At school, your child receives all his learning cues from the school environment. He is with his friends, in classrooms; bells signal the changes in classes and dynamics and so on. These ‘marker points’ are all different. Schools, through trial and error, have become very good at using these cultural marker points to influence how and when people learn. Good schools have values, understand the importance of peer influences on learning and have enforceable behaviour policies that help create certainty and wellbeing.
It is in the school context that your child can set goals, have rewards and develop a sense of purpose.
So at home, it is then important to look at how these structures and marker points can also be established, developed and maintained. There are two key principles:
Create and maintain family wellbeing
Wellbeing starts with you. Like the airline in-flight safety demonstration, we, as parents, need to take the oxygen first. The same must apply at home. You are also working: your child, even in lower primary, needs to understand your boundaries (firmly and fairly applied). You need to be able to take time out to make your own adjustments.
Adjust your expectations
British psychologist, Donald Winnicott, describes the power of parenting and letting kids be kids. It is from his work that the term ‘the good enough parent’ is derived. Don’t worry too much about all the extras – focus on building safety, a sense of calm and emotional availability. There is some truth to the reality that students who have missed blocks of school can come back and do very well. There is a lot your child can learn at home.
Build some wellbeing routines into your daily life
Using prompts such as, ‘what went well’ or a ‘gratitude bucket’ or a ‘check-in’ around the dinner table, is a great way to build an emotional connection in the family.
Reframe what is going on
Stories can be a powerful way to reframe a challenge. No one has chosen COVID-19 as a challenge, but what we do in response as a family is what we will all remember. How do you approach this challenge with a spirit of adventure? What are some stories you can draw on – from your own life or others?
Set a goal of a new ‘normal’
It can be hard to ‘land’ during this time of change. Currently, there are daily updates on the evolving social restrictions, possible school return dates, and infection rates.

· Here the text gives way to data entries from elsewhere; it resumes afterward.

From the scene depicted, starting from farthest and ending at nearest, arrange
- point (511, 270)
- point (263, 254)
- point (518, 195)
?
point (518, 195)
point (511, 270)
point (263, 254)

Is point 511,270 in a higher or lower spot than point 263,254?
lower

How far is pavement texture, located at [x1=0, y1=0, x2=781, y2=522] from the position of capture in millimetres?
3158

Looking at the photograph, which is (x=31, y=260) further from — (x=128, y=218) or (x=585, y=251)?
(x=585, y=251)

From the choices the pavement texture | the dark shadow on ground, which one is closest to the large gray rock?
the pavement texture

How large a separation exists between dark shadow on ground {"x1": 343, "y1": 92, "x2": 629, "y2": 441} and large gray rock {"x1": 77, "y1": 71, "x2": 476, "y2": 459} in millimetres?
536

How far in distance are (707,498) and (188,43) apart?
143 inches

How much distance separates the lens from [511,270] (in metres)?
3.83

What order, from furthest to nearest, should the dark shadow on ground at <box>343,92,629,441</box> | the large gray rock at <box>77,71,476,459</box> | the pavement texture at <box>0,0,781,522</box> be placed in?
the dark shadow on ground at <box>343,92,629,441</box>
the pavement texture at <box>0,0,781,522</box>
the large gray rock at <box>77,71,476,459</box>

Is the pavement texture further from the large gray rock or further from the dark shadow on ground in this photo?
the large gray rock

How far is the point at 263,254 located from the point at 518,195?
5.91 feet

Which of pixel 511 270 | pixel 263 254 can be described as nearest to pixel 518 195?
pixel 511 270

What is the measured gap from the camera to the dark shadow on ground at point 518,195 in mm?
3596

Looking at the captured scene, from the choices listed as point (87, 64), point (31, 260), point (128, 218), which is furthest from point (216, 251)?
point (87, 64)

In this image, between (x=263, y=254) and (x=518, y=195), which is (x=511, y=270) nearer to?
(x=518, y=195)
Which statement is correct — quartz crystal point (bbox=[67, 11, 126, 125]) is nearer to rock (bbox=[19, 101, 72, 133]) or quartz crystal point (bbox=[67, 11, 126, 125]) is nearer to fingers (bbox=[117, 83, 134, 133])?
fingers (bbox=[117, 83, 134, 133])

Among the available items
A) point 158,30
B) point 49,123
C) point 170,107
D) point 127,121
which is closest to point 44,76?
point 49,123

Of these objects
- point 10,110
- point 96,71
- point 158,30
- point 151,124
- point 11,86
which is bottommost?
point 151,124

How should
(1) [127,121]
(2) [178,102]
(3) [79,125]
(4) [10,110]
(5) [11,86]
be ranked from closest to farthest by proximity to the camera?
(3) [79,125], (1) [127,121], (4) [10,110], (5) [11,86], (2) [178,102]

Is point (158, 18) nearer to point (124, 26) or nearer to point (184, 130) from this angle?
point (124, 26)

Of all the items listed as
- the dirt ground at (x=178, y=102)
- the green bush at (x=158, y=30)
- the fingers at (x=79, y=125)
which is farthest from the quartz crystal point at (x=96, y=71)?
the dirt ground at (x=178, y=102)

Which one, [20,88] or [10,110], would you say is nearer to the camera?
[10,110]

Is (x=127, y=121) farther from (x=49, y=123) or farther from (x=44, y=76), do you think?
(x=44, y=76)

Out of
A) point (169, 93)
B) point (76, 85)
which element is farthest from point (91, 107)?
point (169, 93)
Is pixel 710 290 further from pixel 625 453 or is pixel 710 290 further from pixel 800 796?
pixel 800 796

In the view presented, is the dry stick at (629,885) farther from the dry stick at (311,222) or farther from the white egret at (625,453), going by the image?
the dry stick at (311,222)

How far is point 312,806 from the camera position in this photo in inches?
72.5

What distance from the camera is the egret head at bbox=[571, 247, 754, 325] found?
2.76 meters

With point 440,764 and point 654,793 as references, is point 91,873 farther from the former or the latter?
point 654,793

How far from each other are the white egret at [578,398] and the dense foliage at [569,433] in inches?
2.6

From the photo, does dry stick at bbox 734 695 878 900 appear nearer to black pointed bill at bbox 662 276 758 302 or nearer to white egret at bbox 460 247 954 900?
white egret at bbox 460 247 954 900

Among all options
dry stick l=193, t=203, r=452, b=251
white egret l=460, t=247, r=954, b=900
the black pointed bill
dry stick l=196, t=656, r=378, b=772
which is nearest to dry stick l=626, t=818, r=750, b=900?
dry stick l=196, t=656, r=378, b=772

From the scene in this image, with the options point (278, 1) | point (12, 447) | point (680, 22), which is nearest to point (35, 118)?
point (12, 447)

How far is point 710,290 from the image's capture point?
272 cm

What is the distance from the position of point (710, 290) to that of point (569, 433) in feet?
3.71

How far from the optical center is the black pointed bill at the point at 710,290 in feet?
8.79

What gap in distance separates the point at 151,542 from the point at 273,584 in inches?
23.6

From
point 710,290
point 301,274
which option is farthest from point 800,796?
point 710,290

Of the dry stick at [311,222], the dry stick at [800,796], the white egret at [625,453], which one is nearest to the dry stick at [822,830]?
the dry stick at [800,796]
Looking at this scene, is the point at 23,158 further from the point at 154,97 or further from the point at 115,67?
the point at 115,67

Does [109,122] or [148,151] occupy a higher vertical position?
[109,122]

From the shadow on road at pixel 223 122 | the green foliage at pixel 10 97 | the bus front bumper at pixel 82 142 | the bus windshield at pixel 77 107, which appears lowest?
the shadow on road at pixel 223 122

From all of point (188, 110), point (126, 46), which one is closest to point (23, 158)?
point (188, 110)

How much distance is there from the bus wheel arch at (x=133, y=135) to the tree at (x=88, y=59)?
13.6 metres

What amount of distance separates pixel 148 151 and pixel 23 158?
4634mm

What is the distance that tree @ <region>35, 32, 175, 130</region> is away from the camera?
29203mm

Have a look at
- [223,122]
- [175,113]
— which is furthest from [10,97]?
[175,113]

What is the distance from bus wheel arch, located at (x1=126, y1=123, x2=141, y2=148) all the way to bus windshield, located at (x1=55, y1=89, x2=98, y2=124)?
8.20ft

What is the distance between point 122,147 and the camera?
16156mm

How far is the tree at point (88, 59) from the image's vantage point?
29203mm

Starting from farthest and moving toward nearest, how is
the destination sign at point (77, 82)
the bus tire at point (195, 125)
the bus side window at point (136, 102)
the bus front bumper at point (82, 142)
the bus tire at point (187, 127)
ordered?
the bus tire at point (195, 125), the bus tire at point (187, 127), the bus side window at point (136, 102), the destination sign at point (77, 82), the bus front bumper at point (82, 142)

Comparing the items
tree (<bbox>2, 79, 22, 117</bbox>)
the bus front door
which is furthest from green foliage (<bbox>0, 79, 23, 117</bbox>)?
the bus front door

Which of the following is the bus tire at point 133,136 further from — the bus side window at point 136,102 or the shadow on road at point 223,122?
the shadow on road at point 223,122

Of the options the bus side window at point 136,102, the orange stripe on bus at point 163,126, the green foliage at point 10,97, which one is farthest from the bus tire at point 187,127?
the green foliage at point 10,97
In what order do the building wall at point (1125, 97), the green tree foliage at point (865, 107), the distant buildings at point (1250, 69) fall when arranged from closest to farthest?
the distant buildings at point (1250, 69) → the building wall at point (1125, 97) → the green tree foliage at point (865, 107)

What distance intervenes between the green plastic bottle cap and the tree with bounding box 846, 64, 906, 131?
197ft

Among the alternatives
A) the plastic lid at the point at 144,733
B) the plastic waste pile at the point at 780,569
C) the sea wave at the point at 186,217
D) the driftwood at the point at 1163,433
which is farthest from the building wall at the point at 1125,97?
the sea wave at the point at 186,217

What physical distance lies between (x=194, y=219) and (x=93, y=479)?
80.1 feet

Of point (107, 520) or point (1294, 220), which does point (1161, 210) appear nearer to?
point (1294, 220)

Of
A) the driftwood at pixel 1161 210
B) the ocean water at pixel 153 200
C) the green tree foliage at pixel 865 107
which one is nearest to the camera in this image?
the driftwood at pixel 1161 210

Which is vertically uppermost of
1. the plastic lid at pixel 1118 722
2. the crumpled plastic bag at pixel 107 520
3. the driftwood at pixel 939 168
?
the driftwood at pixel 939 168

Within this, there is also the new normal − when mealtimes are, routines for setting up the day, what we do together as a family and how we do them. Invite your children into the discussion about the structure of the day and make them responsible (and accountable) for making it work.
Create a learning culture
The key to a learning culture is developing rules and guidelines around academic work. The reality is that online learning is tiring. Some schools will change the timetable to build in work that is in real time (synchronous) and also work that is to be done in a more flexible way (asynchronous).
There are two essentials to consider:
Your child needs a place to work, free from distractions, with clear timelines. Mealtimes, breaks, exercise blocks, and free technology time should be timetabled and agreed upon. Access to a device and Wi-Fi is essential; if not, the school will assist.
The ’even better if’
If you can ask questions, see work, and be involved in the learning then you and your child are on the right track. It is important to support your school, its values and pedagogy, by presenting a united front to your child about the value of what the school is doing, and how it is doing it. Where there are issues and failings, address them with the school as a problem solving exercise – being part of the process (as feedback). This will demonstrate to your child how to problem solve effectively.
As we step deeper into this great time of change, we know that we are being called to do more, to be more. Ultimately, we will remember this time as one of growth and learning, and for parents it may be a time that can, and will define you.
Dr Ray Swann is Deputy Headmaster and Head of Crowther Centre at Brighton Grammar School.